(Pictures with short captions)
+--
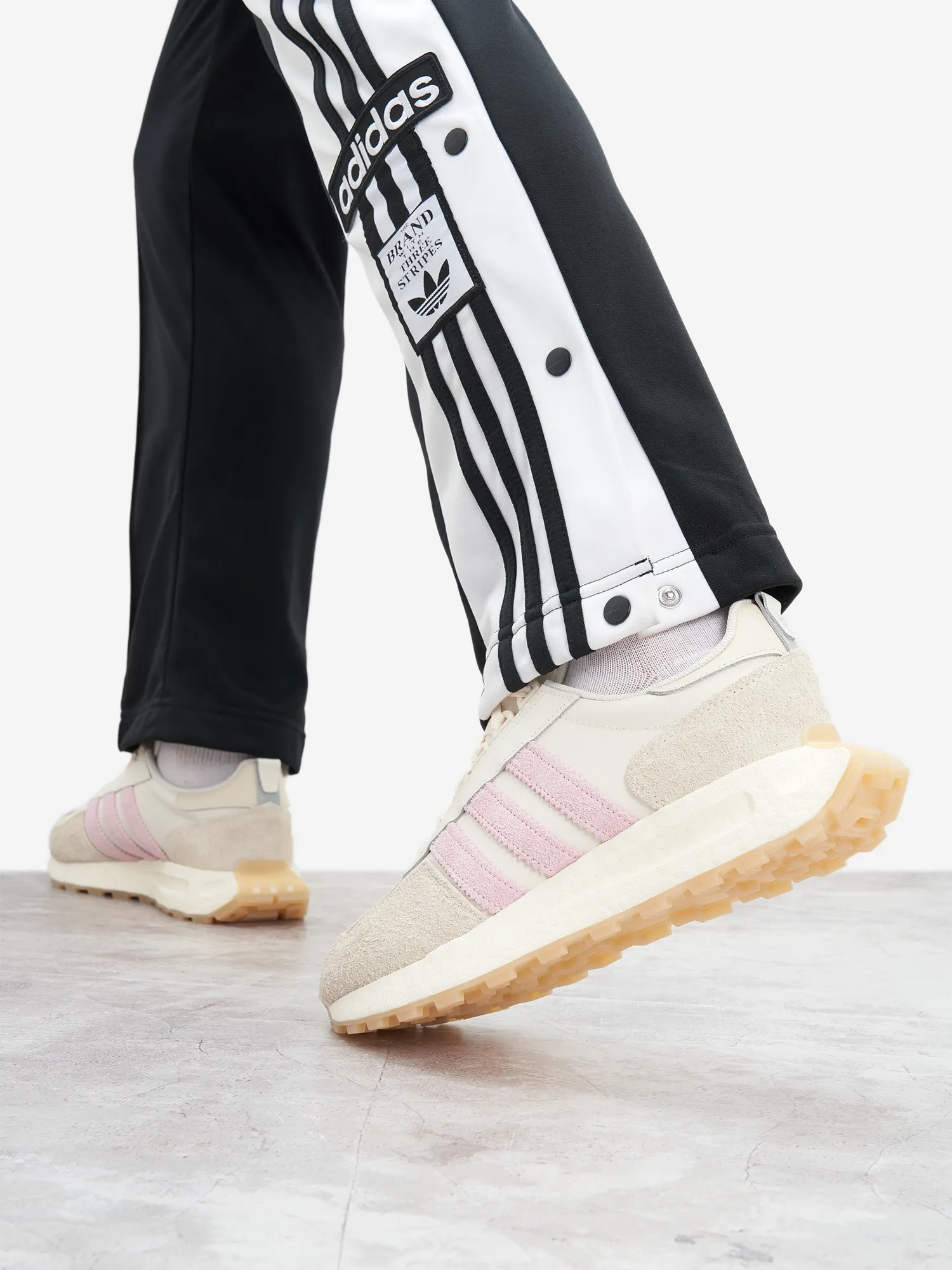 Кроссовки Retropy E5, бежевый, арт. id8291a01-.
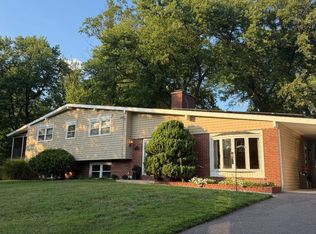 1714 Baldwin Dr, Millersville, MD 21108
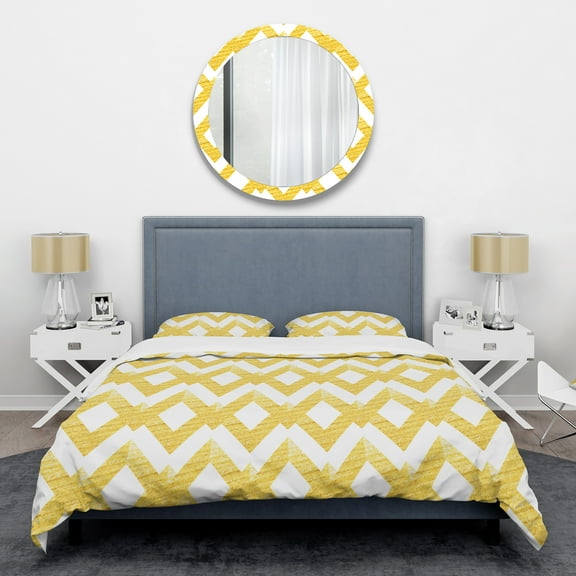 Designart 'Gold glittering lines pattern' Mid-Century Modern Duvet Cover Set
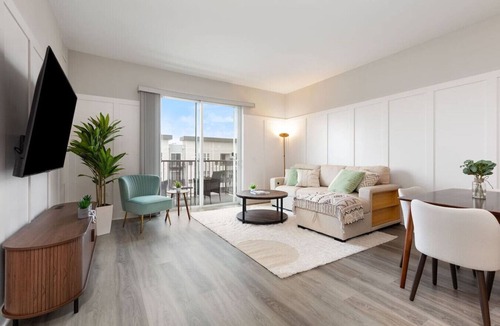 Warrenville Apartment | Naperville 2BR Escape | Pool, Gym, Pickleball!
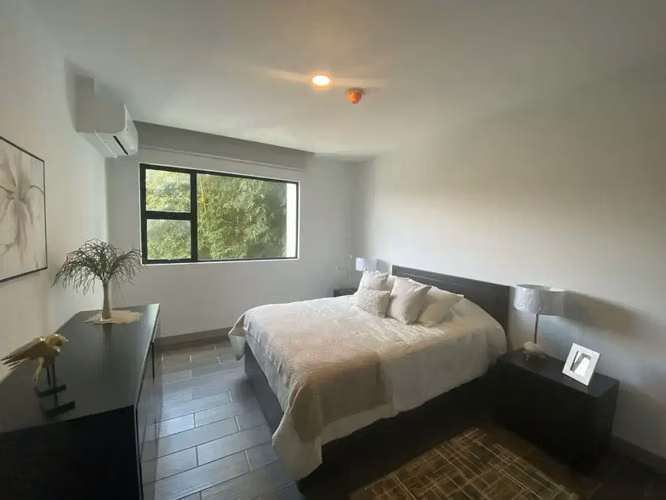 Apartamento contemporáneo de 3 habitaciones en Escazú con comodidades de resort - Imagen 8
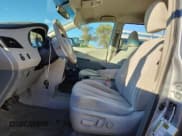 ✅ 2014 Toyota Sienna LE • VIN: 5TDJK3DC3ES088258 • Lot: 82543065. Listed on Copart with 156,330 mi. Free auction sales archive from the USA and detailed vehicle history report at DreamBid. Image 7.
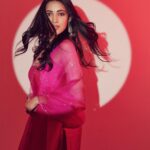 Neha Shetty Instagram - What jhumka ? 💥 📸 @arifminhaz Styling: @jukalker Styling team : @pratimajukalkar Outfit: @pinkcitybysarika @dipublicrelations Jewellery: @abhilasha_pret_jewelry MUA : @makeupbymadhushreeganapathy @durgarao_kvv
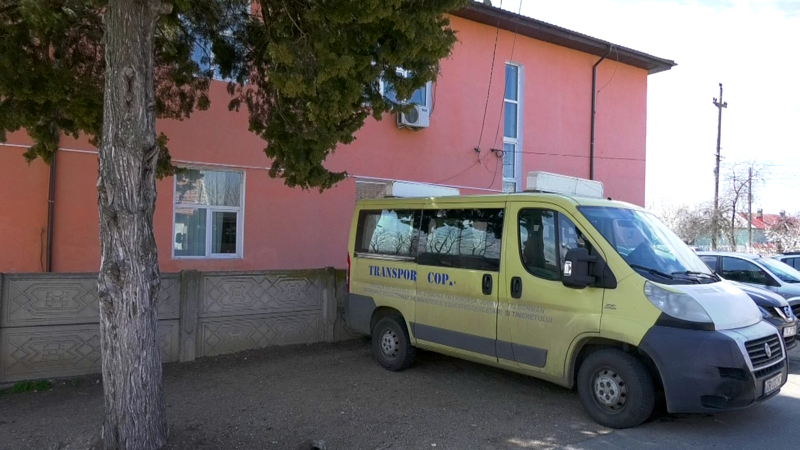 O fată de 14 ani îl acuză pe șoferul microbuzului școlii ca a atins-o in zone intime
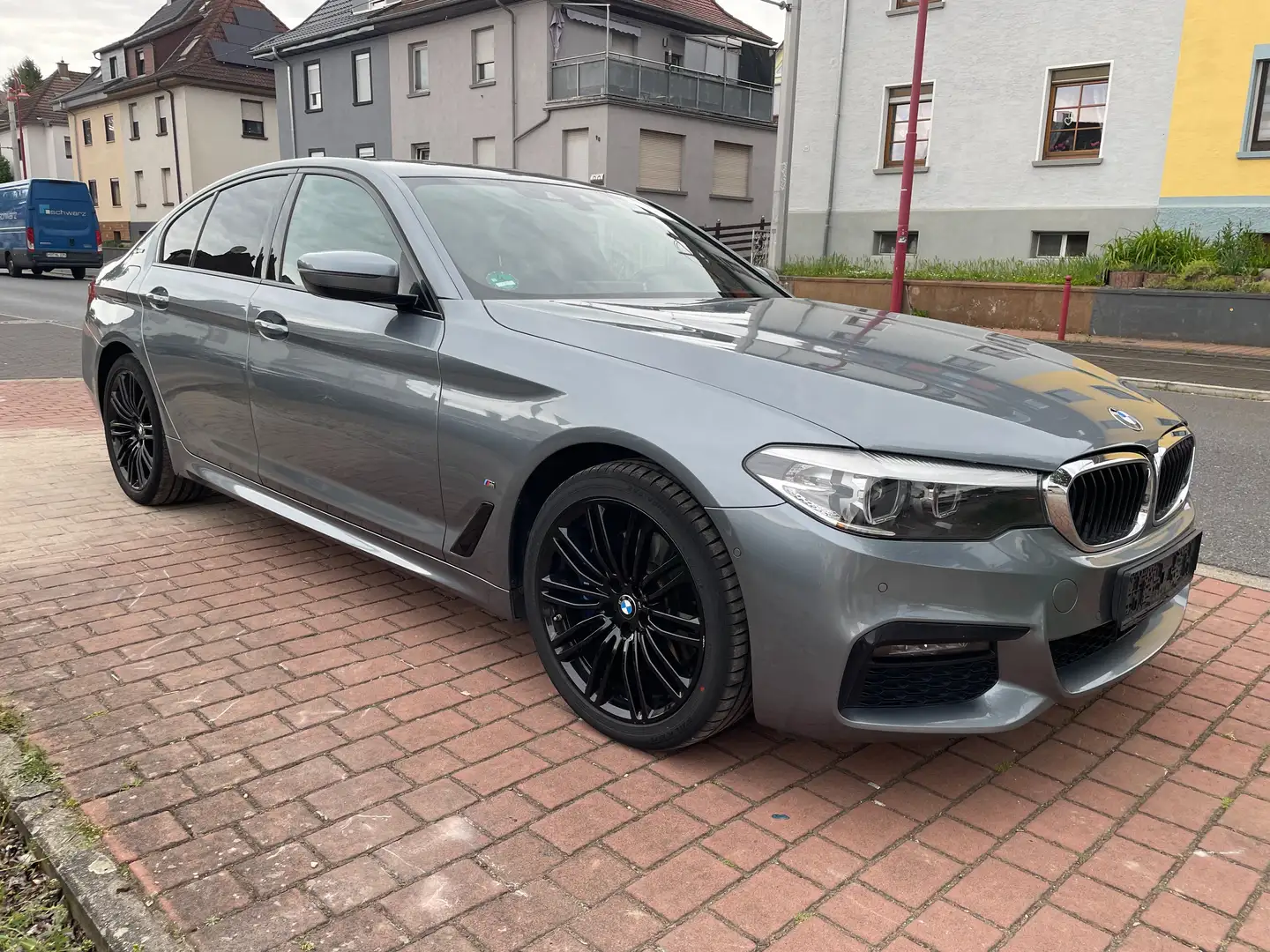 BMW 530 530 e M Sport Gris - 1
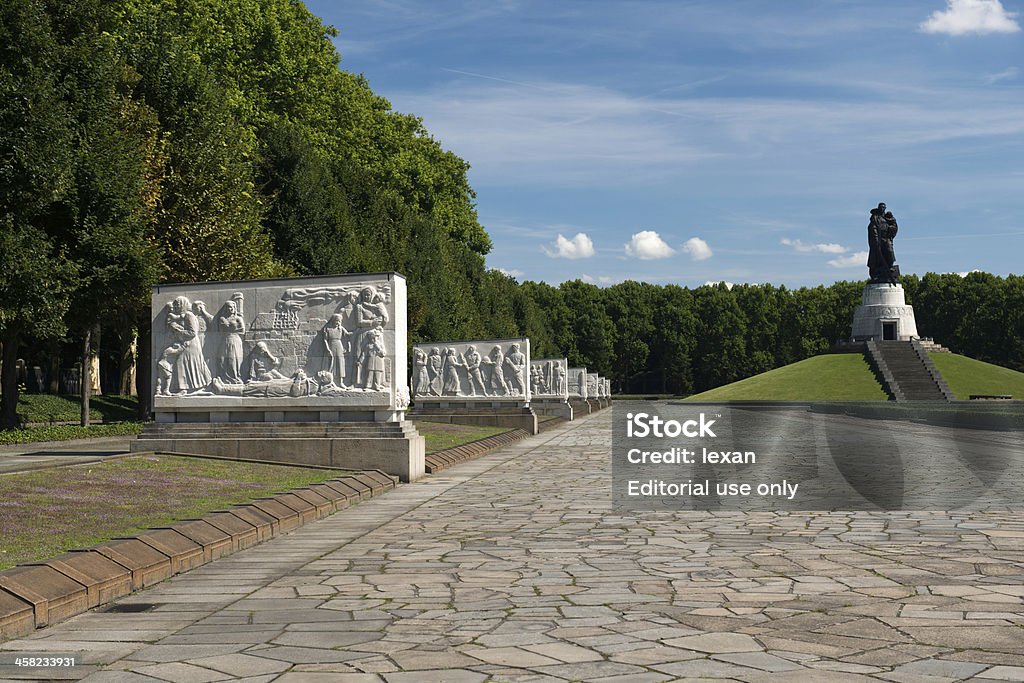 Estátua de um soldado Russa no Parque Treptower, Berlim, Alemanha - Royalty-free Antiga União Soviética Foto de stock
+--
**Brief**:
The copy must begin at the line containing "BMW 530 530 e M Sport Gris - 1" and end at the last line of the data above, with every line retyped exactly and no pictures included.

**Exercise response**:
 BMW 530 530 e M Sport Gris - 1
 Estátua de um soldado Russa no Parque Treptower, Berlim, Alemanha - Royalty-free Antiga União Soviética Foto de stock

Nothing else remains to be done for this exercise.